Disposable value types

Way back when, Ian Griffiths wrote a disposable class called TimedLock that made it easy to use a C# using statement to release the lock. Eric Gunnerson advised him to use a struct instead of a class because a value type avoids a heap allocation. Some time later, Phil Haack verified that the using statement doesn’t box the value type in order to call Dispose (as long as IDisposable is implemented explicitly, not implicitly).

Disposable value types do make for a nice optimization in C#, but like many optimizations, they should only be used when performance demands it, because they have a few disadvantages.
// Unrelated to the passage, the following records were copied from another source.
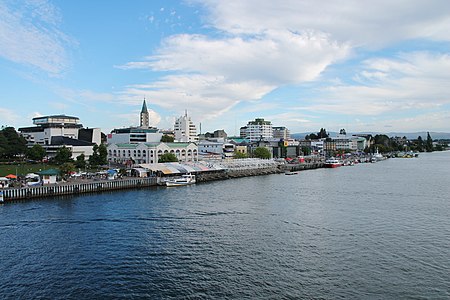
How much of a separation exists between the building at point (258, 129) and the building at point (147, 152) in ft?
175

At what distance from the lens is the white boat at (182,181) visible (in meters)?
34.3

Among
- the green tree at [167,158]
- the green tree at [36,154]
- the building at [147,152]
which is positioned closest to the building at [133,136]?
the building at [147,152]

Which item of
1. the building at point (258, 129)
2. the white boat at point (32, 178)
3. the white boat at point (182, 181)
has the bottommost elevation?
the white boat at point (182, 181)

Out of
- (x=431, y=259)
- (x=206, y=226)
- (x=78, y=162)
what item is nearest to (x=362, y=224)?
(x=431, y=259)

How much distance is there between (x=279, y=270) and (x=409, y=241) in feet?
21.3

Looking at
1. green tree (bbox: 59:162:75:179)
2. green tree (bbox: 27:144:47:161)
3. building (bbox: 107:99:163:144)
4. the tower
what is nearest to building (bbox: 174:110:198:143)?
the tower

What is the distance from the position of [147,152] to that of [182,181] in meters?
12.0

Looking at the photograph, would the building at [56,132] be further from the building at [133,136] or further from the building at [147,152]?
the building at [147,152]

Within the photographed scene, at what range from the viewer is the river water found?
11.2m

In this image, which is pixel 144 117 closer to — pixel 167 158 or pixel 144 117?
pixel 144 117

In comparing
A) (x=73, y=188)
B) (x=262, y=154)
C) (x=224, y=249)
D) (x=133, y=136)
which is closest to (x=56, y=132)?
(x=133, y=136)

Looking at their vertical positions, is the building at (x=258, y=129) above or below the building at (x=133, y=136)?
above

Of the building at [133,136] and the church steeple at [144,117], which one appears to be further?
the church steeple at [144,117]

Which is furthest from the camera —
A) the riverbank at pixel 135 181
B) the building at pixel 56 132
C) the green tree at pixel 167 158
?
the building at pixel 56 132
Most importantly, there’s nothing to keep the Dispose logic from being called twice, perhaps even accidentally. Chris Lyon touches on this when he explains why GCHandle doesn’t implement IDisposable. If you make a copy of a disposable value type before you call Dispose, there is no way to avoid executing the same logic if Dispose is called on each copy. This could cause an unmanaged resource to be freed twice, or cleanup code to be executed twice, etc. A class doesn’t have this problem because it is only copied by reference; once Dispose is called, it can make sure that subsequent calls to Dispose do nothing.
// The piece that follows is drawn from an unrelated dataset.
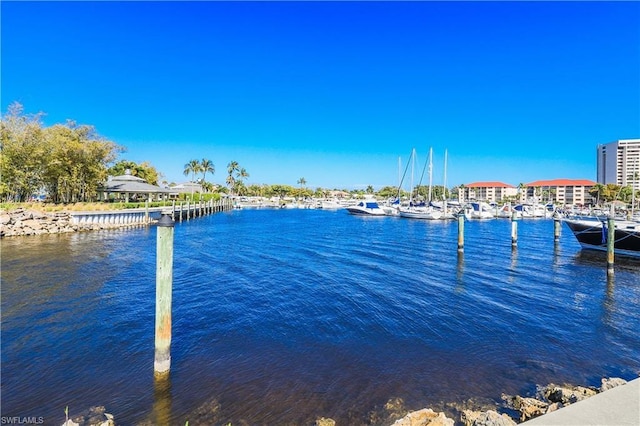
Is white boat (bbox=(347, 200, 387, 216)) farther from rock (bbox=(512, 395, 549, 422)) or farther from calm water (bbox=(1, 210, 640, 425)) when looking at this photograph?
rock (bbox=(512, 395, 549, 422))

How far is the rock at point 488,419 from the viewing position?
488 centimetres

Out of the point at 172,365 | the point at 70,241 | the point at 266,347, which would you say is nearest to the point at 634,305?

Another disadvantage of disposable value types is that C++/CLI doesn’t support them very well. In C++/CLI, you can’t define disposable value types at all; compiler errors prohibit you from defining a destructor or a Dispose method on a value type. You can use a disposable value type defined in C#, but you can’t dispose one without boxing it, which causes a heap allocation, thus subverting the purpose of the optimization.

Also, consider this: If the creation or disposal logic of the value type happens to require a heap allocation (creating a delegate, for example), it is unlikely that the optimization will come to much, since the whole point of a disposable struct is to avoid heap allocation.

In summary, I’m not using disposable value types with the reckless abandon that I once did. But if performance measurements ever show that I’m spending too much time allocating a disposable class that’s used in this way, I know that I can try making it a struct.